Plus, I would like to throw out my theory that it’s even worse seeing strangers in their jammies because breakfast (in addition to being the most important meal of the day) is already the most intimate meal of the day.
Think about it. Breakfast is a ritual for many of us, with details and preferences that are far more embedded and private and personal than our preferences for lunch or dinner.
A stranger watching me from over at the Breakfast Burrito Bar would be able to know this about me: Sarah R. Callender is not much of an Egg Person. She is an English Muffin with Butter and Honey Lady. With maybe a Little Thing of Yogurt. And some Black Tea. But No Juice. And Some Bites of Her Kids’ Leftover Waffle. And Perhaps Some Melon if It Doesn’t Have That Sour Taste That Buffet Melons Often Have.
Just by watching me select my meal, that guy waiting for the green light to appear on the waffle iron knows way too much about me. And I prefer to have my breakfast identity kept a little more private.
Vice versa, I prefer not to know about the sleepwear preferences of others. I don’t want to know that That Guy sleeps in a wife beater undershirt and thread-bare pajama bottoms. I’d prefer not to catch a whiff of people’s sleep funk. And yes, I’d really prefer to see that That Large Lady Over There perhaps don a brassiere.
Some things are meant to be private.
However. I realize some might say that my decision to share details of my personal life with anyone who clicks on a blog titled Inside-out Underpants is just like being a public pajama-wearer. That my decision to discuss my depression is no different than wearing threadbare, rumpled flannel granny nightie to a fine restaurant.
And maybe it is no different. Comment intéressant!
Maybe That Guy wishes I would jot my thoughts not in a blog, but in one of those old fashioned diaries, the ones with the combination lock on the cover. Maybe he thinks Facebookers share way too much. That no one needs to know JANE DOE just drank too many margaritas and puked in Mary’s shoe.

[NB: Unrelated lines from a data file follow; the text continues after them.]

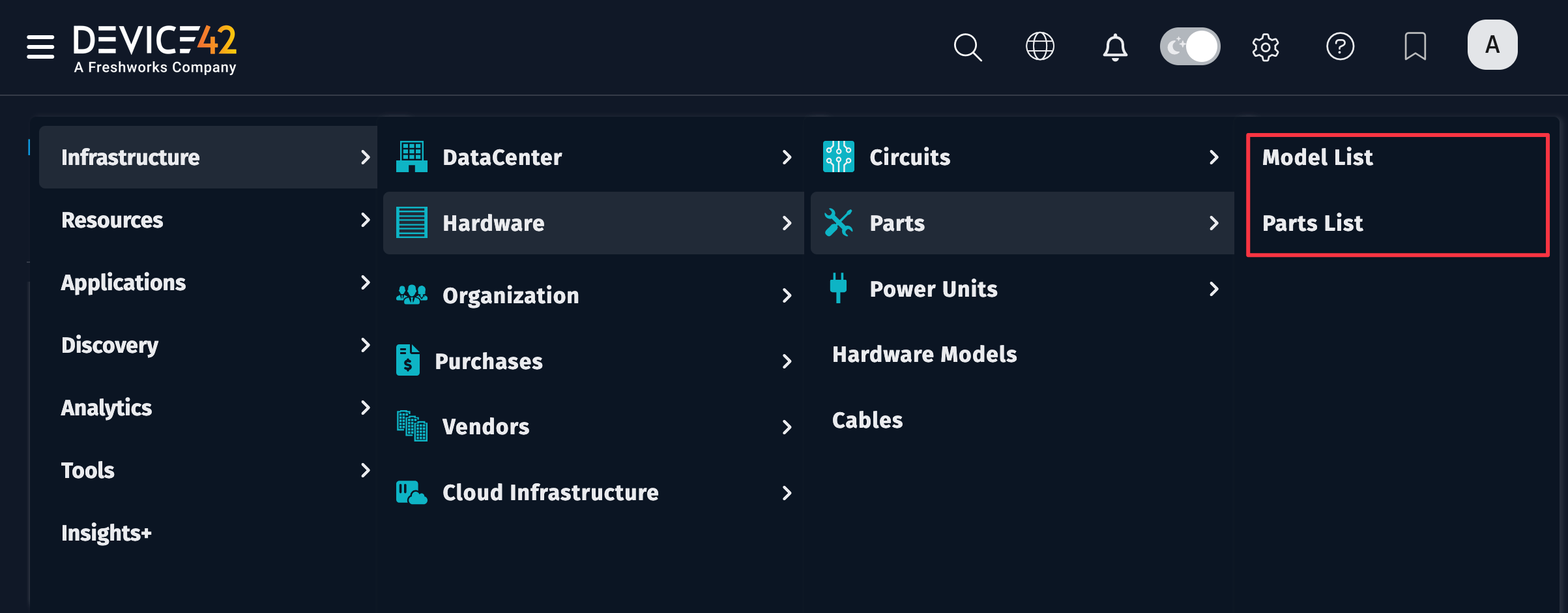 Parts menu item in main navigation
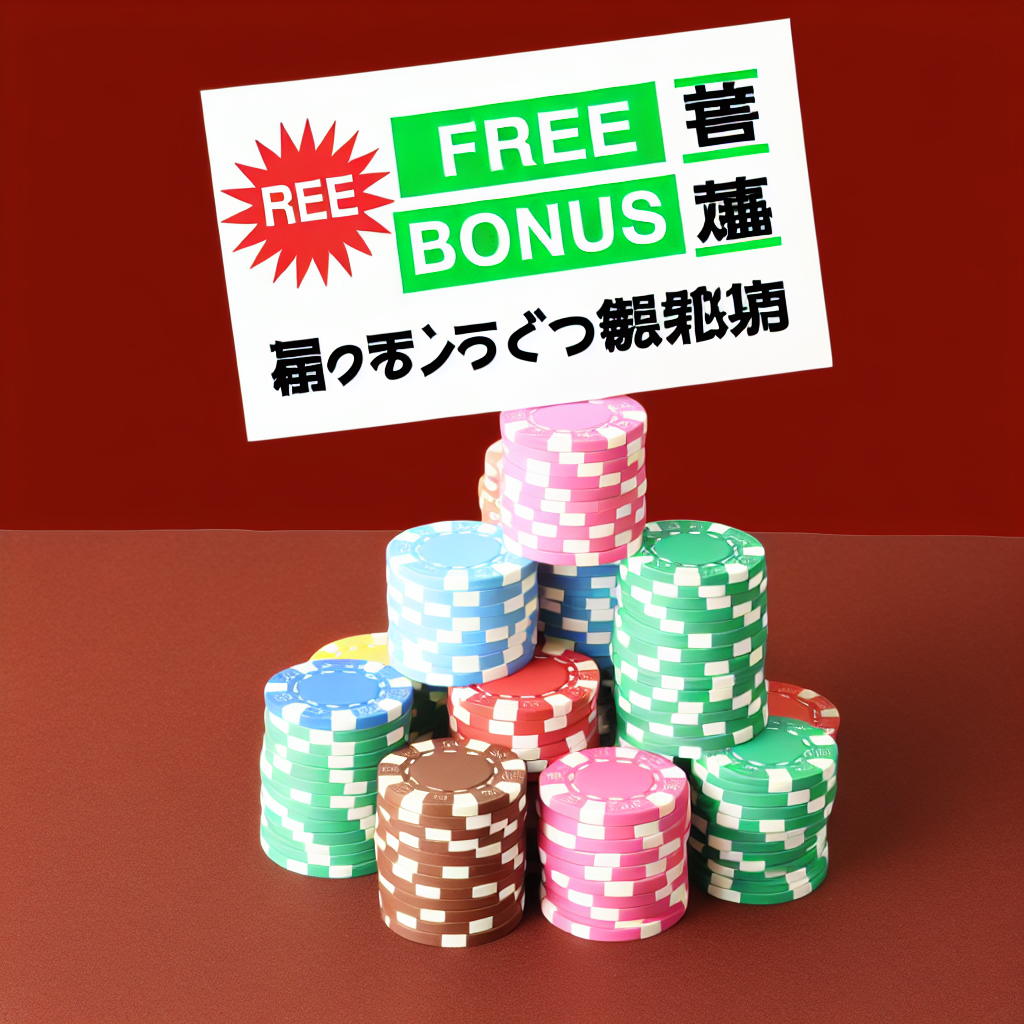 カジノチップ山と「無料ボーナス」バナー。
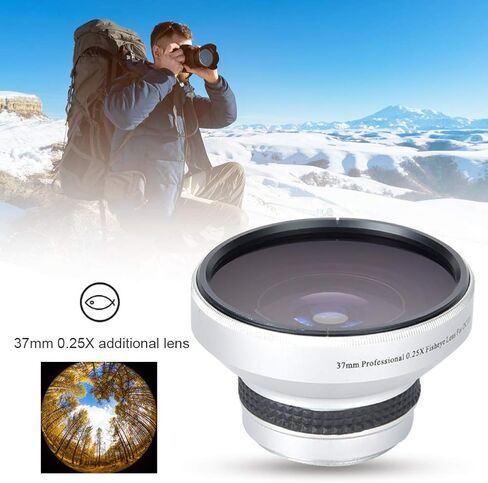 Super Fisheye Lens 37mm 0.25X Attachment for Dramatic Wide Angle Shots and Macro Photography with 37mm Camera Lenses in Kuwait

Maybe, in an attempt to find community or share our writing or feel at home, we’ve lost all sense of decorum, which of course, means we are ALL Public Pajama-Wearers.
I don’t mind sharing parts of my life with both friends and strangers, which means I shouldn’t care what sleepwear people share with me at the Complimentary Breakfast. I just need to try to look away when, for example, That Fellow is making a yogurt parfait in his icky terrycloth bathrobe.
We live in a very unprivate world, my friends, and I suppose I have to embrace all aspects of that fact.
As for the Complimentary Breakfast in Parisian-Portland? Only four pajama-wearers (two of them little kids; which is somehow OK with me).
There was another kid, however, who kept driving his scooter around the buffet area, nearly careening into me and the other patrons, while his clothes-wearing mother said, “Be careful with your scooter, Timmy.” And then Timmy would scooter off, barely avoiding that grandmother carrying a tray of juice drinks and prunes and oatmeal.
Be careful with your scooter, Timmy???
Gee whiz. Maybe instead of being uncomfortable with what people wear in public, I should focus on another issue: parents who let their kids ride their wheeled vehicles at the Complimentary Breakfast.
That suddenly seems a lot more dangerous than threadbare jammies.